Delek Logistics Stock: 10%-Yielder Thumping the S&P 500

Delek Logistics Units Up 12.5% in 2025
West Texas Intermediate and Brent crude oil prices remain volatile on concerns about the global economy. Those are near-term issues; longer term, the Organization of the Petroleum Exporting Countries (OPEC) expects oil demand to hit 123 million barrels per day by 2050. As a result, the industry will need to invest $18.2 trillion in new oil and gas investments.
For now, though, the outlook for crude remains somewhat bearish. That’s bad news for smaller domestic oil and gas plays, but well-established energy companies like Delek Logistics Partners LP (NYSE:DKL) could pick up the slack and even thrive.
Delek Logistics has market cap of just $2.3 billion, and it is on the smaller side, but it’s firing on all cylinders right now and its outlook is robust. The company reported record second-, third-, and fourth-quarter 2024 results and first-quarter 2025 results and increased its dividend for the 49th consecutive quarter, plus its units are significantly outpacing the S&P 500.
Delek Logistics Partners LP is a midstream energy master limited partnership (MLP) that provides gathering, pipeline, transportation, and other services for crude oil, intermediates, refined products, natural gas, storage, wholesale marketing, terminalling water disposal, and recycling customers in the U. S. (Source: “Investor Update,” Delek Logistics Partners LP, April 1, 2025.)
The MLP’s infrastructure includes 850 miles of crude and product transportation pipelines and a 700-mile crude oil gathering system.
Delek’s key areas of operations around the Permian Basin, the Delaware Basin, and other regions in the Gulf Coast area. This includes Texas, Tennessee, Arkansas, and Oklahoma.
Record Q1 2025 Results
Delek Logistics started out on a strong note, reporting record first-quarter results. For the first quarter ended March 31, it announced that net income increased 19.5% on an annual basis to $39.0 million, or $0.73 per unit. (Source: “Delek Logistics Reports Record First Quarter 2025 Results,” Delek Logistics Partners LP, May 7, 2025.)
The company’s net cash provided by operating activities was $31.6 million in the first quarter of 2025, compared to $43.9 million in the first quarter of 2024. Its distributable cash flow as adjusted was up 10% at $75.1 million.
Delek’s first-quarter earnings before interest, taxes, depreciation and amortization (EBITDA) were $85.5 million. Adjusted EBITDA increased to $116.5 million.
Commenting on the results, Avigal Soreq, the company’s president, said, “We provide the best combination of yield and growth in the midstream sector with a long runway of growth driven by its advantageous position in the Midland and Delaware basins.”
Quarterly Distribution Increased to $1.11/Unit
Thanks to reliable distributable cash flow, Delek Logistics is able to provide investors with a growing distribution.

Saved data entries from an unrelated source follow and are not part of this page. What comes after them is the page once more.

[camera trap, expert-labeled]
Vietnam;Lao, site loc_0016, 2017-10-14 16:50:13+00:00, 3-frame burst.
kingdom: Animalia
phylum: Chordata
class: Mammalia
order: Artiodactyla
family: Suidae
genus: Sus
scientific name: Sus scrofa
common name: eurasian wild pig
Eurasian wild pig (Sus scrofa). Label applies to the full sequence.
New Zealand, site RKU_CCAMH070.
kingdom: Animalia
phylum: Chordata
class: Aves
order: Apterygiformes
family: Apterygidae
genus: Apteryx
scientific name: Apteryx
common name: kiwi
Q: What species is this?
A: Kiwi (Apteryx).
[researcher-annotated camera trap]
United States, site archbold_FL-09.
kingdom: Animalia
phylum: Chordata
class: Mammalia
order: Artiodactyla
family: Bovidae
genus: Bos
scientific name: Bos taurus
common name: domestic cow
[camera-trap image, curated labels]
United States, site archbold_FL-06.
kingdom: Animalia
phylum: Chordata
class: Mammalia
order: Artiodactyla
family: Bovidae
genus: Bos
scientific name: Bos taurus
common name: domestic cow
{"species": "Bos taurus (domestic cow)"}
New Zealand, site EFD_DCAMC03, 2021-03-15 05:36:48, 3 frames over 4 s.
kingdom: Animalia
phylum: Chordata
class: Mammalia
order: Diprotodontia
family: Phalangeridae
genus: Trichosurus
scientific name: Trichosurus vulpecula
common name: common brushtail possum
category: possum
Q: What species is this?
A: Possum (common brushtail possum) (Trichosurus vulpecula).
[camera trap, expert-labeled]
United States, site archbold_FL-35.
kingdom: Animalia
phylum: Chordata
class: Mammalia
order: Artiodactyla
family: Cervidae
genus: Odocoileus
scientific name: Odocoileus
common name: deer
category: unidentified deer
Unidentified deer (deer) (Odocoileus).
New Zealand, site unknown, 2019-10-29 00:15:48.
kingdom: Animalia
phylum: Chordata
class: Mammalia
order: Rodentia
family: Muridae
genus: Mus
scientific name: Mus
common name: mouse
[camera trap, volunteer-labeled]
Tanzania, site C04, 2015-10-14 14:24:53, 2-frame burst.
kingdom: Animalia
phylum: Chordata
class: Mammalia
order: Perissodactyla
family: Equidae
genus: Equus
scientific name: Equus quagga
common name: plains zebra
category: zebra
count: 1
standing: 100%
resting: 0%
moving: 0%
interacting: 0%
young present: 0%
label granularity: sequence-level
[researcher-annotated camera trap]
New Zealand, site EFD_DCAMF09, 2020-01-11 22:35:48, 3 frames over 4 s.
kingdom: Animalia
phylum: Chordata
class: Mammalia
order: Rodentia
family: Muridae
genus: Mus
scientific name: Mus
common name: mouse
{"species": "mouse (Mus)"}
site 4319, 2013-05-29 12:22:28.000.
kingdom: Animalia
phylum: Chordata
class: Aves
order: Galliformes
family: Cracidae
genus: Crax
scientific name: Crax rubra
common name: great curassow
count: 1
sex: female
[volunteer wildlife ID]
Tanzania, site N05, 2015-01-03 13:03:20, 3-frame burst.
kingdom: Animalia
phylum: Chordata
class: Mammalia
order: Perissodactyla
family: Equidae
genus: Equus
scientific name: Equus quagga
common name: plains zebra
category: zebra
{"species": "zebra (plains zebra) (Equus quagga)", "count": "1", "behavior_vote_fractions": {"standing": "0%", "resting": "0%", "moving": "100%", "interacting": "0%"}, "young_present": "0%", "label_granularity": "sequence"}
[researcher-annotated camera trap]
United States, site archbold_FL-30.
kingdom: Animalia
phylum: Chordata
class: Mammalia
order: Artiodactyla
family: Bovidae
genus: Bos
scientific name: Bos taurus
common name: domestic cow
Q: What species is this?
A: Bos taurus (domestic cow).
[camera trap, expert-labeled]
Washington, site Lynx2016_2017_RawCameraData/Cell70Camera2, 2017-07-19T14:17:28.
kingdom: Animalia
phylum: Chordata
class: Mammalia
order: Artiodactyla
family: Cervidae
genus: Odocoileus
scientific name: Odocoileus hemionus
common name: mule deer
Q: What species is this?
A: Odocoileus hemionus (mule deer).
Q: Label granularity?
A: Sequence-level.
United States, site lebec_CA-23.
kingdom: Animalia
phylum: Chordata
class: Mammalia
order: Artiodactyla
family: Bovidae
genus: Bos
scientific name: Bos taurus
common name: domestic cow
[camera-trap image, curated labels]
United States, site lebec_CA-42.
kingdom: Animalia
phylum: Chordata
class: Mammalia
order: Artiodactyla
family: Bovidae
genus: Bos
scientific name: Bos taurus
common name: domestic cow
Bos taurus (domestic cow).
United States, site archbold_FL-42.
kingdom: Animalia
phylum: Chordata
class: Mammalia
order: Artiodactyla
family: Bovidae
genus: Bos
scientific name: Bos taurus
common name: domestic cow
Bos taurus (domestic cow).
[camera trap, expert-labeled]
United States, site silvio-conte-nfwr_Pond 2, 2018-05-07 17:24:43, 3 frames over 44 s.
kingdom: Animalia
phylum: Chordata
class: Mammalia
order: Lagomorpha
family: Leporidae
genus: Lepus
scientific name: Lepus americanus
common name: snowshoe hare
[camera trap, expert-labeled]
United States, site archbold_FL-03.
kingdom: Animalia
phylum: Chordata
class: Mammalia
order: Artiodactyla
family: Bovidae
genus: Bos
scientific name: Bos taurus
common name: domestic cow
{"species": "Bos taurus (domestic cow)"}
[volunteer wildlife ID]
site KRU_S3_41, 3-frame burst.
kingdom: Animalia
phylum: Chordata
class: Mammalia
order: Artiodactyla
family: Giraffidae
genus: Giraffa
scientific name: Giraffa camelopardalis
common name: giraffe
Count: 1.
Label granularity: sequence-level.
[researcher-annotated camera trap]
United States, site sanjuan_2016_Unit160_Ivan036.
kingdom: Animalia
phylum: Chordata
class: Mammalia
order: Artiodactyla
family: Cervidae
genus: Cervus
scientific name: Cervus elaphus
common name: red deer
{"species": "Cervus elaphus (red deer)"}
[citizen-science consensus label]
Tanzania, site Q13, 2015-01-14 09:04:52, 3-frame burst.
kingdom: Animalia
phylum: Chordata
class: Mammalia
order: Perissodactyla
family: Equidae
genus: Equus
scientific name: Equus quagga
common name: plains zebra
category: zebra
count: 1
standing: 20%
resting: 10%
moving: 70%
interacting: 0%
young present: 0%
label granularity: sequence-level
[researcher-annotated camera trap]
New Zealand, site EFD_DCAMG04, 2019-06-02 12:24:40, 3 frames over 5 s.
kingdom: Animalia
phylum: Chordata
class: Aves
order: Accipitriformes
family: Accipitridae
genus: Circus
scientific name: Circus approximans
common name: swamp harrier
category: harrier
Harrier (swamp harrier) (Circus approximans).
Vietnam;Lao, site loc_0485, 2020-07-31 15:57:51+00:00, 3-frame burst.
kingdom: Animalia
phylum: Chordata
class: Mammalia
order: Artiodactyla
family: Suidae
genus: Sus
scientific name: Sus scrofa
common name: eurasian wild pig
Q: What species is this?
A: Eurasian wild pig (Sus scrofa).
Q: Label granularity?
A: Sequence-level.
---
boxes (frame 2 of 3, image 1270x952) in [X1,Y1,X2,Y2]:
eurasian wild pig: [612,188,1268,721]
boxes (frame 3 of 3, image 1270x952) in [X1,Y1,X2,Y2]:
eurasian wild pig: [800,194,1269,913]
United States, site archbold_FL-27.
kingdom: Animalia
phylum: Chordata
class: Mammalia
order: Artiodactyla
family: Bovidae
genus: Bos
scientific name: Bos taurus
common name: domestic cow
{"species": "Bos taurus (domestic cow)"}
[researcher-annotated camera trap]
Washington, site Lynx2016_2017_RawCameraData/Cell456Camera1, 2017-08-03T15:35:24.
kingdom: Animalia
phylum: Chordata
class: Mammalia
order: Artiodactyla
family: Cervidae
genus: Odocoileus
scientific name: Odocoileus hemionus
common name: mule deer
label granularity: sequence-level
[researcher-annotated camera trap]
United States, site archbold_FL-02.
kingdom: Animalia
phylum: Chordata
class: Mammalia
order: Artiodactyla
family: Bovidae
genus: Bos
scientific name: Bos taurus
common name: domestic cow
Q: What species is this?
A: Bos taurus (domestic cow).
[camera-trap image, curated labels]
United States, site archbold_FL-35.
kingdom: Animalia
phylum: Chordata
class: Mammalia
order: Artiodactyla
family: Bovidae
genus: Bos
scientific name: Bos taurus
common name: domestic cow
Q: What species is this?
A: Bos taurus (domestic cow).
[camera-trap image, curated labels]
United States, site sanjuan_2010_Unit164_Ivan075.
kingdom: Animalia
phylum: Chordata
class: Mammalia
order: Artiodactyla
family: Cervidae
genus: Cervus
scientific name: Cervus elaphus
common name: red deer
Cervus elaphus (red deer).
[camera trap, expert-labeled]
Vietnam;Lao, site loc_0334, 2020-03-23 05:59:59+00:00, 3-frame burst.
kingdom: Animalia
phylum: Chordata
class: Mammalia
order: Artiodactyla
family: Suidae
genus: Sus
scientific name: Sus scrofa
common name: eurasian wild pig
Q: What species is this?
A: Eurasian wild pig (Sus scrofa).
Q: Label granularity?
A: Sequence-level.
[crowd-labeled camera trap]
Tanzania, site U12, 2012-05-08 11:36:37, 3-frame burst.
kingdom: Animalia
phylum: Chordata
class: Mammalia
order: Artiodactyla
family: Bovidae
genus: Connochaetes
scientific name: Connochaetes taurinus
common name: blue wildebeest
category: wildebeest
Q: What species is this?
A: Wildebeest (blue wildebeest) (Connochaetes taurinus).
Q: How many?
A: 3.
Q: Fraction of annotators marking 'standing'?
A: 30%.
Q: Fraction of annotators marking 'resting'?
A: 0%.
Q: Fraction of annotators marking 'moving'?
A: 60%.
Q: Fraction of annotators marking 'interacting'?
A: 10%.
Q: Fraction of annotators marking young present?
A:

In May, it increased its quarterly cash distribution from $1.105 per common unit to $1.11 per unit. This works out to an annual distribution of $4.44 per unit, for a forward dividend yield of 10%. (Source: “Delek Logistics Partners, LP Increases Quarterly Cash Distribution to $1.11 per Common Limited Partner Unit,” Delek Logistics Partners LP, April 28, 2025.)
It looks like DKL shareholders can look forward to a 50th consecutive increase. In prepared remarks in Delek’s first-quarter results, Soreq, said, “We are proud of the 49th consecutive increase in our distribution and we expect to continue to increase our distribution in the future.”
DKL Stock Crushing the Broader Market
Shareholders, it seems, like it when companies report record financial results. As of July 27, DKL units are significantly outpacing the S&P 500, up:
- 4.5% over the last month
- 15.5% over the last three months
- 12.5% year to date
- 22.7% year over year

Chart courtesy of StockCharts.com
The Lowdown on Delek Logistics
The energy sector has been facing headwinds this year on concerns about how the economy will respond to trade wars. So far, the fears of Armageddon have not held up.
U.S. consumer spending remains solid and the country’s job market continues to post solid gains. Investor optimism is also being buoyed by a trade deal between the U.S. and European Union (EU), the world’s largest trading block.
This should help the U.S. avoid a recession, which would be good for the energy sector. Delek isn’t waiting for that to happen. It’s quietly reporting record results and providing solid guidance. For 2025, the MLP is on track to deliver strong adjusted EBITDA in the range of $480.0 million to $520.0 million.
Delek Logistics’ share price is thumping the broader market, and the strong guidance should help the MLP continue to raise its quarterly distribution.